GIVEN DATA
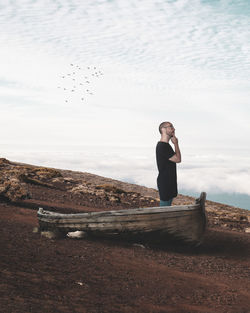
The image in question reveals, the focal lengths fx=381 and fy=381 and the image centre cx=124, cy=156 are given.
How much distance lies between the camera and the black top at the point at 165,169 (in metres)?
9.06

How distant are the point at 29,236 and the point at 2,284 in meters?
3.80

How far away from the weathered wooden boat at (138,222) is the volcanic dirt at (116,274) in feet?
1.00

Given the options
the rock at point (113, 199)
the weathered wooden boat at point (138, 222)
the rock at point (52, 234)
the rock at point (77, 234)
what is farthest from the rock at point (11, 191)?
the rock at point (113, 199)

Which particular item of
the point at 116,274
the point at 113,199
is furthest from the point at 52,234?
the point at 113,199

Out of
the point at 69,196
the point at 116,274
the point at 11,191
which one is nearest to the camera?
the point at 116,274

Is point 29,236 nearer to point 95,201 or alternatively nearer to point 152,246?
point 152,246

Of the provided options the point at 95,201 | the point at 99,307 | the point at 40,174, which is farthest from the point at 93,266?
the point at 40,174

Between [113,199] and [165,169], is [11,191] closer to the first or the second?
[165,169]

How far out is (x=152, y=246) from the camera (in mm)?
9625

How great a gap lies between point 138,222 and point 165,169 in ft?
4.68

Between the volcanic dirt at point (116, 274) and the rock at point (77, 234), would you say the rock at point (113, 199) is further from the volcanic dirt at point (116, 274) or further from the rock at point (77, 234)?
the rock at point (77, 234)

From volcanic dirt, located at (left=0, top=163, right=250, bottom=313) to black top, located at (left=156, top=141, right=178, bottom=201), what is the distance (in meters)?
1.53

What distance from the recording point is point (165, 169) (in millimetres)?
9117

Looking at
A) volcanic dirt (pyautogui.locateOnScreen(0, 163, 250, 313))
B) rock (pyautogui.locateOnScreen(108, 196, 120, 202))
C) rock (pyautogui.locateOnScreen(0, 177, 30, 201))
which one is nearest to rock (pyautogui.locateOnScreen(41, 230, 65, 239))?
volcanic dirt (pyautogui.locateOnScreen(0, 163, 250, 313))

EXERCISE OBJECTIVE
The entries above are to be returned exactly, without their pictures.

TASK RESPONSE
The image in question reveals, the focal lengths fx=381 and fy=381 and the image centre cx=124, cy=156 are given.
How much distance lies between the camera and the black top at the point at 165,169 (in metres)?
9.06

How distant are the point at 29,236 and the point at 2,284 in meters?
3.80

How far away from the weathered wooden boat at (138,222) is the volcanic dirt at (116,274) in feet?
1.00

Given the options
the rock at point (113, 199)
the weathered wooden boat at point (138, 222)
the rock at point (52, 234)
the rock at point (77, 234)
what is farthest from the rock at point (11, 191)?
the rock at point (113, 199)

Which particular item of
the point at 116,274
the point at 113,199
is furthest from the point at 52,234?
the point at 113,199

Out of
the point at 69,196
the point at 116,274
the point at 11,191
which one is nearest to the camera?
the point at 116,274

Is point 29,236 nearer to point 95,201 or alternatively nearer to point 152,246?
point 152,246

Of the provided options the point at 95,201 | the point at 99,307 | the point at 40,174, which is farthest from the point at 93,266?
the point at 40,174

Between [113,199] and [165,169], is [11,191] closer to the first or the second?
[165,169]

How far out is (x=152, y=246) from the camera (in mm)?
9625

How great a gap lies between point 138,222 and point 165,169 in ft?
4.68

Between the volcanic dirt at point (116, 274) and the rock at point (77, 234), would you say the rock at point (113, 199) is further from the volcanic dirt at point (116, 274) or further from the rock at point (77, 234)?
the rock at point (77, 234)

From volcanic dirt, located at (left=0, top=163, right=250, bottom=313) to black top, located at (left=156, top=141, right=178, bottom=201), what is the distance (in meters)?
1.53

What distance from the recording point is point (165, 169) (in millimetres)?
9117

Looking at
A) volcanic dirt (pyautogui.locateOnScreen(0, 163, 250, 313))
B) rock (pyautogui.locateOnScreen(108, 196, 120, 202))
C) rock (pyautogui.locateOnScreen(0, 177, 30, 201))
which one is nearest to rock (pyautogui.locateOnScreen(41, 230, 65, 239))?
volcanic dirt (pyautogui.locateOnScreen(0, 163, 250, 313))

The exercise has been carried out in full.